Kristmanson quitte la tête de la CCN «sans regrets»

C’est sans regret que le premier dirigeant de la Commission de la capitale nationale (CCN), Mark Kristmanson, tirera le rideau sur son mandat de cinq ans qui prend fin dans une semaine.

« Je n’en ai pas vraiment [de regret], je suis satisfait, je suis très fier d’avoir pu servir les Canadiens dans ce rôle. C’est impossible d’avoir un regret. Je vais surveiller avec intérêt la progression des dossiers », a déclaré le principal intéressé jeudi à l’issue de sa dernière réunion du conseil d’administration de la Société d’État avant son départ.

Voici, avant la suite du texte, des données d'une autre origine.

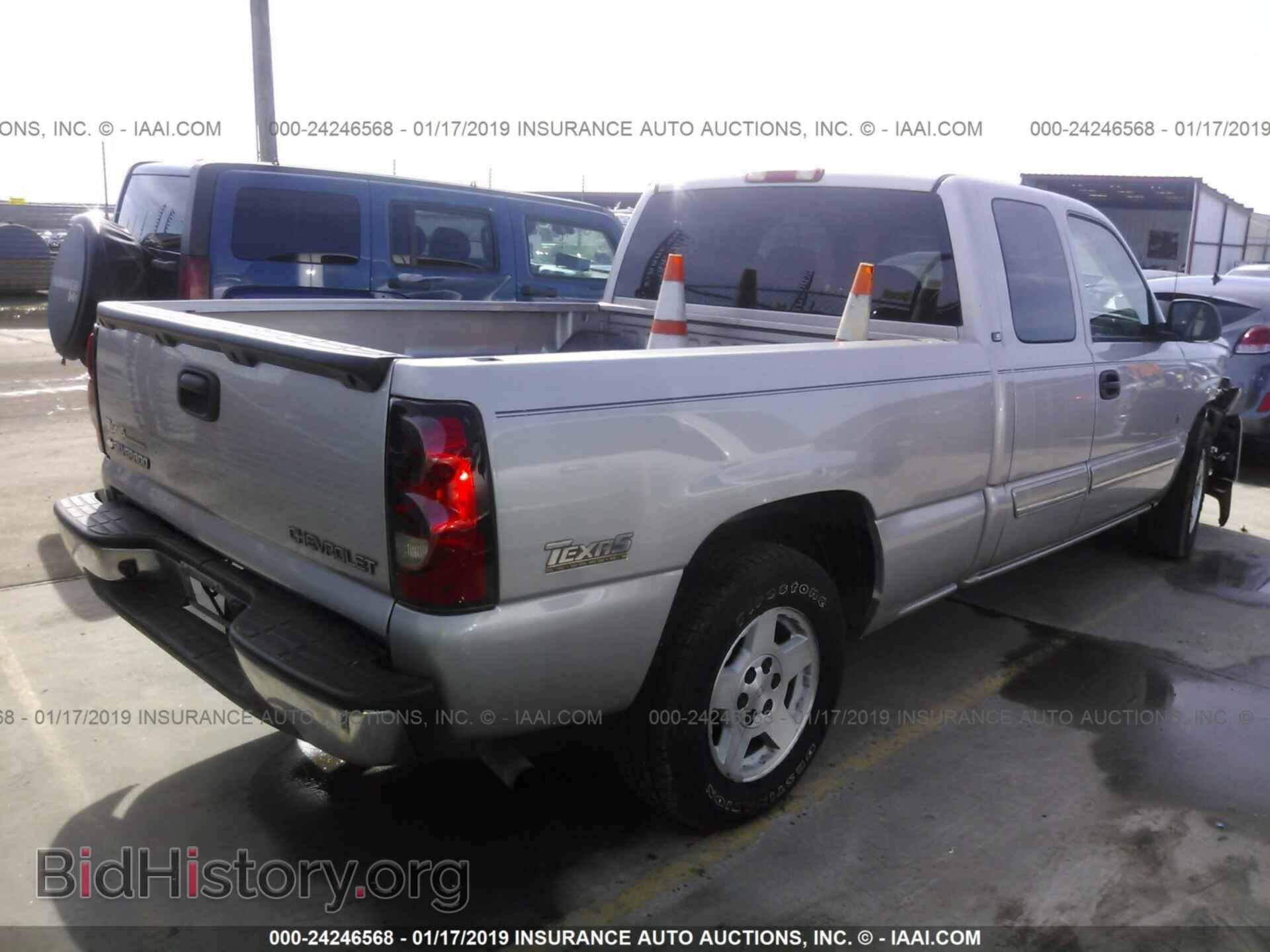 2005 CHEVROLET SILVERADO - VIN: 2GCEC19V651309839 - Фото 4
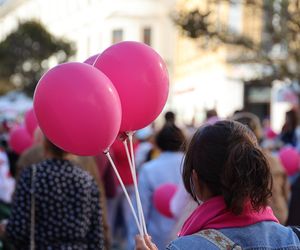 W centrum Lublina królował róż! Przez miasto przeszedł Marsz Różowej Wstążki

M. Kristmanson, qui a rallié les rangs de la CCN en 2004, avait été nommé premier dirigeant par l’ancien gouvernement Harper, en février 2014. Il cédera son siège à l’actuel conseiller municipal du quartier Rideau-Rockcliffe, Tobi Nussbaum, qui entrera en poste le 4 février.

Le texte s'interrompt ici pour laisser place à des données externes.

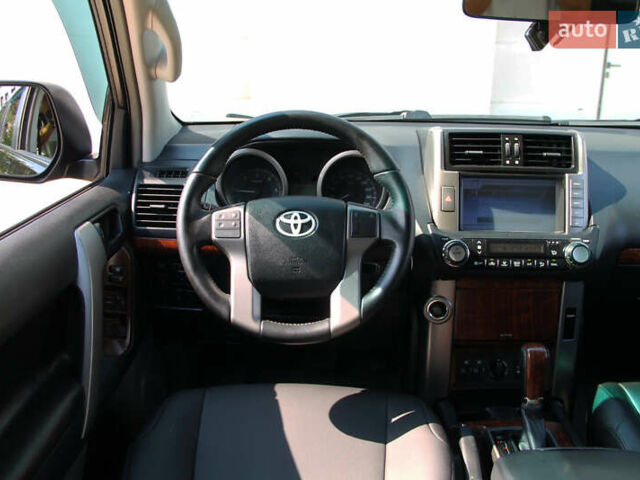 Тойота Ленд Крузер Прадо, объемом двигателя 2.98 л и пробегом 270 тыс. км за 23300 $, фото 14 на Automoto.ua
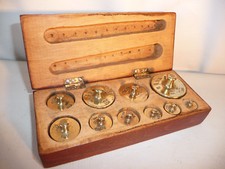 Ancienne boite à poids Coffret complète avec ces 10 éléments en laiton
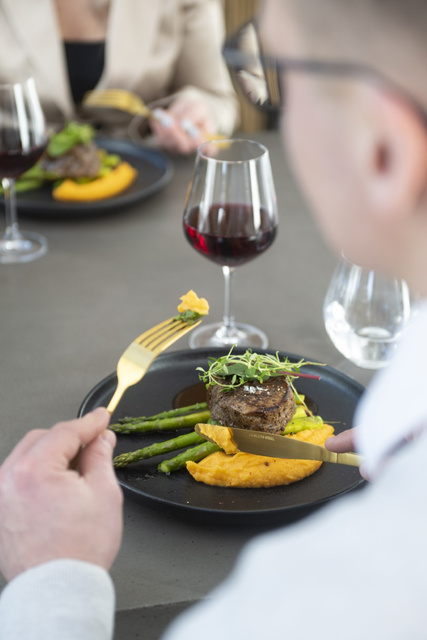 Set tacâmuri din aur, pentru 4 persoane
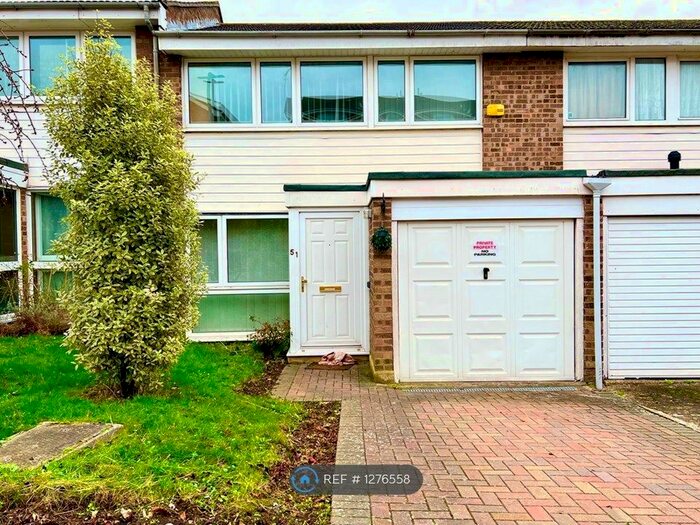 3 Bedroom Terraced House To Rent In Oakley Close, Isleworth TW7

À l’occasion de ce qui pourrait être sa dernière sortie publique, le premier dirigeant sortant a affirmé qu’il avait une longue liste de satisfactions à l’égard du travail accompli durant son mandat. Il a paru un brin émotif lorsqu’il a été chaudement applaudi par les membres du conseil d’administration.

« J’ai plusieurs exemples, nous n’avons pas assez de temps pour tous les nommer. Créer de bonnes relations avec les villes, les partenaires et le public, pour changer l’attitude envers la CCN avec des consultations publiques, c’est quelque chose de très important pour moi. On a appris aujourd’hui qu’on a fait du progrès à ce sujet. Mais concrètement, je pense que le Monument national de l’Holocauste (inauguré en septembre 2017), je pense que ça aura été une grande réussite », a-t-il lancé.

Le maire d’Ottawa Jim Watson l’a remercié pour son « approche collaborative » avec les deux côtés de la rivière, soulignant qu’il avait fait preuve d’une bonne part de leadership au cours des cinq dernières années. 

La fin du mandat de Mark Kristmanson a été tachée, rappelons-le, par la publication d’un rapport du commissaire aux conflits d’intérêts et à l’éthique, à la mi-décembre, qui concluait que le premier dirigeant de la CCN a contrevenu à la Loi sur les conflits d’intérêts en acceptant une douzaine d’invitations à des événements de la part d’organisations devant transiger avec la société d’État. 

Une enquête avait été ouverte après la réception d’une lettre anonyme en 2017.

« Le commissaire souhaite qu’on ait des standards différents pour les événements sociaux dans la capitale. Nous avons reçu ses recommandations et nous avons modifié nos politiques internes. Pour moi, la porte est fermée », a indiqué M. Kristmanson le mois dernier.

Auteur de nombreux articles scientifiques, Mark Kristmanson n’a pas précisé s’il relèvera un autre défi professionnel après son départ de la CCN.